A. Les circonstances de l’espèce
Les faits de la cause, tels qu’ils ont été exposés par les parties, peuvent se résumer comme suit.
En 1937, le père de la requérante acheta un bien immobilier sis à Braşov. Ce bien est composé d’une maison de 12 appartements (disposés au sous-sol, au rez‑de-chaussée et sur deux étages) et d’un terrain de 400,32 m².
Il ressort des inscriptions faites sur le registre foncier que le père de la requérante détenait une quote-part correspondant à 237 714 / 471 744 dudit bien.
En 1950, l’État prit possession dudit bien en invoquant le décret de nationalisation no 92/1950.
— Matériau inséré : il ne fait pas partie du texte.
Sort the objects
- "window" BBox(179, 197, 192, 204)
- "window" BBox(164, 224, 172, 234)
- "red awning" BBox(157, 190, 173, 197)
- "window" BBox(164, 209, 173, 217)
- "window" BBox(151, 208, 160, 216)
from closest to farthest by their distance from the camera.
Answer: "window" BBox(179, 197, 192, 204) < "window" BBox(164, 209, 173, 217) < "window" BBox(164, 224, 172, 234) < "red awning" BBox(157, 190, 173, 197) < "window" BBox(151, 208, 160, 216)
1. L’action en revendication et le recours en annulation
En 1993, la requérante, en tant qu’héritière de son père, saisit le tribunal de première instance de Braşov d’une action en revendication à l’encontre de l’entreprise d’Etat « R » Braşov, administratrice de logements d’Etat et de la mairie de la ville de Braşov. Elle fit valoir que son père était propriétaire d’un bien sis à Braşov et que l’Etat se l’était approprié abusivement, en se prévalant du décret de nationalisation no 92/1950. Or, au moment de la nationalisation, son père était magistrat à la retraite et pour cette raison ce bien était exclu de la nationalisation.
Par un jugement du 25 mars 1993, le tribunal releva que c’était en violation de l’article II du décret no 92/1950 que l’immeuble ayant appartenu au père de la requérante avait été nationalisé. Il jugea que l’Etat n’avait pas acquis le droit de propriété légalement et que, dès lors, la requérante était la propriétaire du bien. Le tribunal ordonna que le droit de la requérante soit inscrit sur le registre foncier.
La mairie de Braşov interjeta appel de ce jugement, appel qui fut rejeté par un arrêt du 12 juillet 1993 du tribunal départemental de Braşov.
La mairie de Braşov forma contre cet arrêt un recours, qui fut rejeté par un arrêt définitif de la cour d’appel de Braşov du 16 novembre 1993.
Le 14 septembre 1995, la requérante fit don de son bien à son fils, F.N.H., et celui-ci fit inscrire son droit de propriété dans le registre foncier (« carte funciară »). F.N.H. devint ainsi propriétaire de la quote-part correspondant à 237 714 / 471 744 dudit bien.
Il ressort des éléments du dossier que F.N.H. a changé son nom en N.H.C.
A une date non précisée, le procureur général de la Roumanie forma, devant la Cour suprême de justice, un recours en annulation contre le jugement du 25 mars 1993, au motif que les juges avaient outrepassé leurs compétences en examinant la légalité de l’application du décret no 92/1950.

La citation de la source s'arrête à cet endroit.